** BRIEF 1 **
In the Solntsevorot album entry, under what name was the album re-recorded in 2005?
** BRIEF 2 **
Please return the passage of the Solntsevorot album entry from "Studio album by Grazhdanskaya" up to and including "name Lunnyy Perevorot.", copied word for word.

** Start EXTRACT PROVIDED **

Studio album by Grazhdanskaya Oborona
- Released: 06 May 1997
- Genres: Psychedelic rock, shoegaze, alternative rock
- Length: 48:45
- Language: Russian
- Labels: GrOb Records, ХОР Records, Vyrgorod

= Solntsevorot =

Solntsevorot (Russian: Солнцеворот, Solstice) is the eighteenth studio album by the Soviet-formed Russian punk rock band Grazhdanskaya Oborona, released in the year 1997 together with the album "Nevynosimaya legkost bytiya". It was re-recorded in 2005 under the name Lunnyy Perevorot.

** End EXTRACT PROVIDED **
** Start ENTRIES SUPPLIED **

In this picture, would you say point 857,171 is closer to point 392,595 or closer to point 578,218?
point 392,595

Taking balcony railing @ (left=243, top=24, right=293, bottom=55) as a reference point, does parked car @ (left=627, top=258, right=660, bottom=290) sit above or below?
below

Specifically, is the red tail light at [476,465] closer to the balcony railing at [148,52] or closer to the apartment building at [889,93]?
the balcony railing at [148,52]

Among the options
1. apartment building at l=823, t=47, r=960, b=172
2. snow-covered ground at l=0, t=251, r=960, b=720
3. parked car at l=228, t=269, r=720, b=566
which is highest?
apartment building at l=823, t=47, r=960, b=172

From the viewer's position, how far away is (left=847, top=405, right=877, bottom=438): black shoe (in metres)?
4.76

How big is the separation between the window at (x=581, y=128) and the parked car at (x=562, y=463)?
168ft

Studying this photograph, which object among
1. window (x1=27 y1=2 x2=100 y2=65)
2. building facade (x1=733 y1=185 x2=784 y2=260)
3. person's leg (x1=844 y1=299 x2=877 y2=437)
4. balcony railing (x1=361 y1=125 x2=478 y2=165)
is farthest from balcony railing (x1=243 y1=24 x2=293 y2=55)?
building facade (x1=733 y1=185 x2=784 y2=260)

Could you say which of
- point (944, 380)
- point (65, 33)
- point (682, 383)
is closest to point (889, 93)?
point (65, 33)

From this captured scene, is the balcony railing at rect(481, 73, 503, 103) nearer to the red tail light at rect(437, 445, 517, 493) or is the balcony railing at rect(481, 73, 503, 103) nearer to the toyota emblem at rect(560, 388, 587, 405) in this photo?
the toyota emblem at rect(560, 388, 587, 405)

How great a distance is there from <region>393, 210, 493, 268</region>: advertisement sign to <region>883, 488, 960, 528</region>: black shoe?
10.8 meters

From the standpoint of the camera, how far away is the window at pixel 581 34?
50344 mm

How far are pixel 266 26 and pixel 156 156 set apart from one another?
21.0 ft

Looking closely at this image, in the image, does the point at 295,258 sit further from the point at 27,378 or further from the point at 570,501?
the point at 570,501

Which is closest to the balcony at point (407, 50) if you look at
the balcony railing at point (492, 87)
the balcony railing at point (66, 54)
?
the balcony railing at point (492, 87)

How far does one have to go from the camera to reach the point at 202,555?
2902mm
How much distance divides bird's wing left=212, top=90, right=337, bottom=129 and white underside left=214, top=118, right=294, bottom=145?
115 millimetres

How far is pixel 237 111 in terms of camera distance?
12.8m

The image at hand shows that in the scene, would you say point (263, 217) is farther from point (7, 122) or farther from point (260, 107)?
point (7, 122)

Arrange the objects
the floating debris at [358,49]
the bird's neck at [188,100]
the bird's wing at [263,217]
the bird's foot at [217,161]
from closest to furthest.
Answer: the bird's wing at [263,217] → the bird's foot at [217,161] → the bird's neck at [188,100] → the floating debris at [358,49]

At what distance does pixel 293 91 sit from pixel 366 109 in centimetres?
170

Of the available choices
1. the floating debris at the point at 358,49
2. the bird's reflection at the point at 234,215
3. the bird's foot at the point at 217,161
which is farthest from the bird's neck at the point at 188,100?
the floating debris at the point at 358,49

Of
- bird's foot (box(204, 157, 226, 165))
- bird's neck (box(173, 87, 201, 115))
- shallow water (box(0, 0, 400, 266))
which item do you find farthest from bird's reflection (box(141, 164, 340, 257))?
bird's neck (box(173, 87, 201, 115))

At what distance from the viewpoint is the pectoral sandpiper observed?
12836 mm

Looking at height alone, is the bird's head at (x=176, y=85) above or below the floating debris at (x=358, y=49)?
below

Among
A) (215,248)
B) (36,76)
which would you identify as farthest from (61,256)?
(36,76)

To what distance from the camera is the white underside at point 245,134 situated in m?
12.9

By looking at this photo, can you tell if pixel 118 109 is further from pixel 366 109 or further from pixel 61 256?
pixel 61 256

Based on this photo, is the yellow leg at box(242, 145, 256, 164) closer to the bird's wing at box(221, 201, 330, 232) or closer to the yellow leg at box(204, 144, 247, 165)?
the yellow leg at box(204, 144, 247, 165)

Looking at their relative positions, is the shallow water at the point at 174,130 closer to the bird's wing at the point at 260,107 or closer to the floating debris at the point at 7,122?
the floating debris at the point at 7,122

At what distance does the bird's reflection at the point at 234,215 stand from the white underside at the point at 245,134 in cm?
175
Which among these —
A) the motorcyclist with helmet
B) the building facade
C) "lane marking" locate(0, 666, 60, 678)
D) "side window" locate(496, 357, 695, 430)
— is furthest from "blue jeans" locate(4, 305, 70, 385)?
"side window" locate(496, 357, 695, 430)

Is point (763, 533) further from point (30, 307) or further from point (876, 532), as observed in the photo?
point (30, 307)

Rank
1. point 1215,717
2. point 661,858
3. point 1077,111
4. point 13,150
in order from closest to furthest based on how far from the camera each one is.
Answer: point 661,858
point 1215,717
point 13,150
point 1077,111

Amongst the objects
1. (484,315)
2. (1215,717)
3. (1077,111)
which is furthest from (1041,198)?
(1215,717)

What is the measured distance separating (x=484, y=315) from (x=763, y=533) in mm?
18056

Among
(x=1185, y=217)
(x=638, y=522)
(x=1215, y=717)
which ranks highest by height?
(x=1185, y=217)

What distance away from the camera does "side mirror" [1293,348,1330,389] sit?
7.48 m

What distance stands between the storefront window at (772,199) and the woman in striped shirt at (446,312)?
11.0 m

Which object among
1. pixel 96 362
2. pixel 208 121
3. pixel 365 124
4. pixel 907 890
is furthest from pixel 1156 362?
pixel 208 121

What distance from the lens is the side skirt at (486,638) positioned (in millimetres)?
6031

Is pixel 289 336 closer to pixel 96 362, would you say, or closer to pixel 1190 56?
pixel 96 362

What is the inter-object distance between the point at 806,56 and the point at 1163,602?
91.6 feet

** End ENTRIES SUPPLIED **

** WORKED ANSWER 1 **
Lunnyy Perevorot

** WORKED ANSWER 2 **
Studio album by Grazhdanskaya Oborona
- Released: 06 May 1997
- Genres: Psychedelic rock, shoegaze, alternative rock
- Length: 48:45
- Language: Russian
- Labels: GrOb Records, ХОР Records, Vyrgorod

= Solntsevorot =

Solntsevorot (Russian: Солнцеворот, Solstice) is the eighteenth studio album by the Soviet-formed Russian punk rock band Grazhdanskaya Oborona, released in the year 1997 together with the album "Nevynosimaya legkost bytiya". It was re-recorded in 2005 under the name Lunnyy Perevorot.